▸ Quoted text:
____________________

In recent years, much attention has been focused on the heat transfer characteristics of nanofluids in circular tubes. Relatively few experimental and theoretical studies have been conducted on convective heat transfer of nanofluids using non-circular ducts [23], particularly a triangular duct, under a constant wall heat flux condition. In this study, we aim to numerically investigate the characteristics of convective heat transfer of water-based Al₂O₃ and CuO nanofluids flowing in a triangular duct with a constant heat flux under laminar flow conditions. The nanoparticle size of Al₂O₃/water is 20 nm and five particle concentrations ($\varphi$) of 0.1, 0.5, 1, 1.5, as well as 2 vol. % are considered. The water-based Al₂O₃ nanofluids flow through a triangular cross-sectional duct with a hydraulic diameter of 4.2 mm. The nanoparticle size of CuO/water nanofluid is 50 nm and five particle concentrations of 0.05, 0.16, 0.36, 0.5, as well as 0.8 vol. % are considered. The water-based CuO nanofluids flow through a triangular cross-sectional duct with a hydraulic diameter of 3.5 mm. Furthermore, the average Nusselt number and convective heat transfer coefficient obtained from the present numerical study are compared with those of Heris et al.’s experimental studies [4,5].

____________________

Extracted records
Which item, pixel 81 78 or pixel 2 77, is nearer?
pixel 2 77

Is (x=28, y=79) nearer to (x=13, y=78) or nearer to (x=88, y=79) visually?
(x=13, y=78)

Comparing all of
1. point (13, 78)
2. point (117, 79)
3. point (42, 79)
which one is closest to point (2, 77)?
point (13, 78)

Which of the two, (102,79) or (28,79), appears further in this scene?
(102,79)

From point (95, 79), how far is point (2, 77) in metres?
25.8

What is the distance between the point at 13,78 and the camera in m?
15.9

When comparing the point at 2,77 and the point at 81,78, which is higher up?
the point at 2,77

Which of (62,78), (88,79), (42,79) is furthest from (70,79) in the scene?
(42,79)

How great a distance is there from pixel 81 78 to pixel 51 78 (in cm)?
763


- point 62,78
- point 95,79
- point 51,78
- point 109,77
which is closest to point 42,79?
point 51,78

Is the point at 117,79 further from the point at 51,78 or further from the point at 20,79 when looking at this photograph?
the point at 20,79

____________________

▸ Exercise directions: How would you put this sentence from the nanofluid passage into French: "The water-based CuO nanofluids flow through a triangular cross-sectional duct with a hydraulic diameter of 3.5 mm."?

▸ Answer to this problem: Les nanofluides de CuO à base d'eau s'écoulent dans un conduit de section triangulaire d'un diamètre hydraulique de 3,5 mm.